- Opening Delimiter -

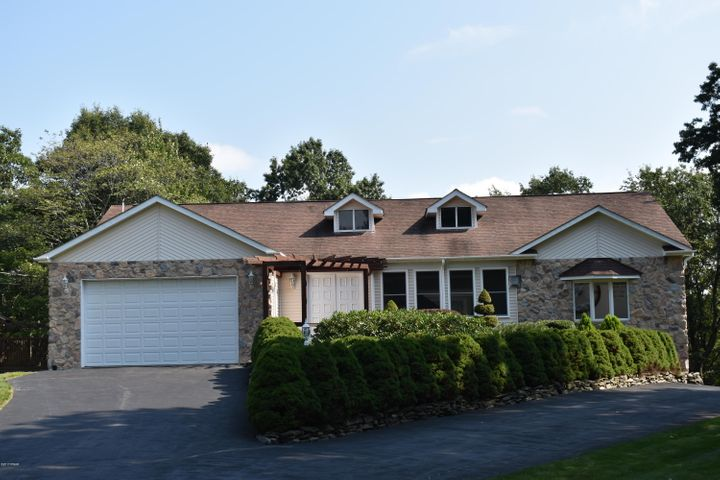129 Overlook Lane, Lords Valley, PA 18428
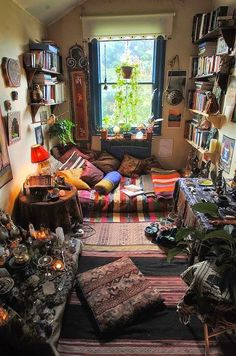 Cool 101 Inspiring Vintage Room Designs https://decoratoo.com/2017/05/16/101-inspiring-vintage-room-designs/ If you're a person who likes to present his c special appearance, placing several odd-shaped smallish rugs, at various places, in the exact same room, will lend a dramatic touch to your residence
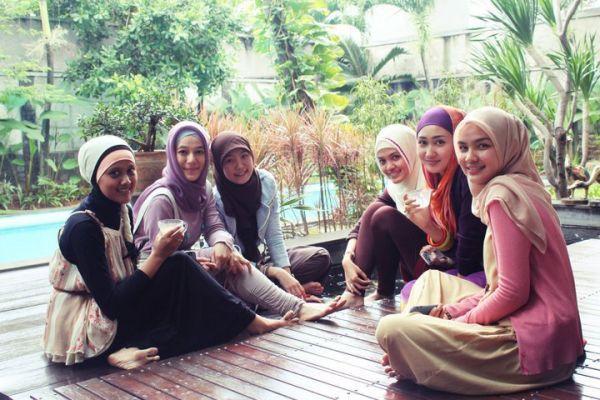 Hijab adalah identitas kaum muslimah | Sumber gambar : www.wajibbaca.com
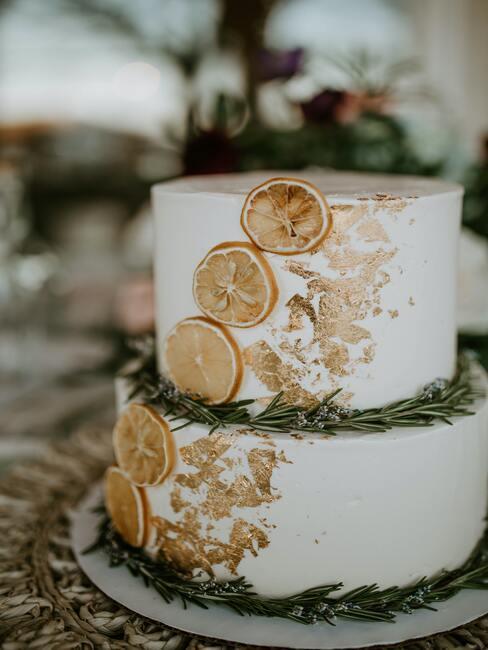 Svadobná torta so zlatou aplikáciou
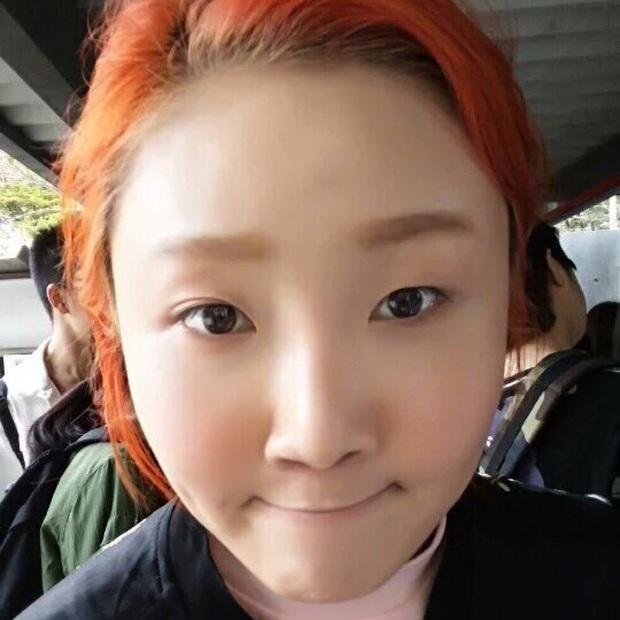Hội 5 nữ thần mặt mộc gây xôn xao Kpop: Nayeon và IU hack tuổi là có lý do, nhưng chưa bất ngờ bằng Hwasa - Ảnh 24.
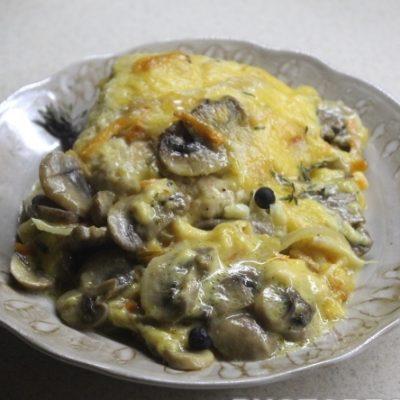 Куриные котлеты под грибной сырной шубой - рецепт с фото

- Closing Delimiter -

YOUR GOAL: Only the pictures are dropped. Otherwise, write out the listing exactly.

EXERCISE ANSWER:
129 Overlook Lane, Lords Valley, PA 18428
 Cool 101 Inspiring Vintage Room Designs https://decoratoo.com/2017/05/16/101-inspiring-vintage-room-designs/ If you're a person who likes to present his c special appearance, placing several odd-shaped smallish rugs, at various places, in the exact same room, will lend a dramatic touch to your residence
 Hijab adalah identitas kaum muslimah | Sumber gambar : www.wajibbaca.com
 Svadobná torta so zlatou aplikáciou
Hội 5 nữ thần mặt mộc gây xôn xao Kpop: Nayeon và IU hack tuổi là có lý do, nhưng chưa bất ngờ bằng Hwasa - Ảnh 24.
 Куриные котлеты под грибной сырной шубой - рецепт с фото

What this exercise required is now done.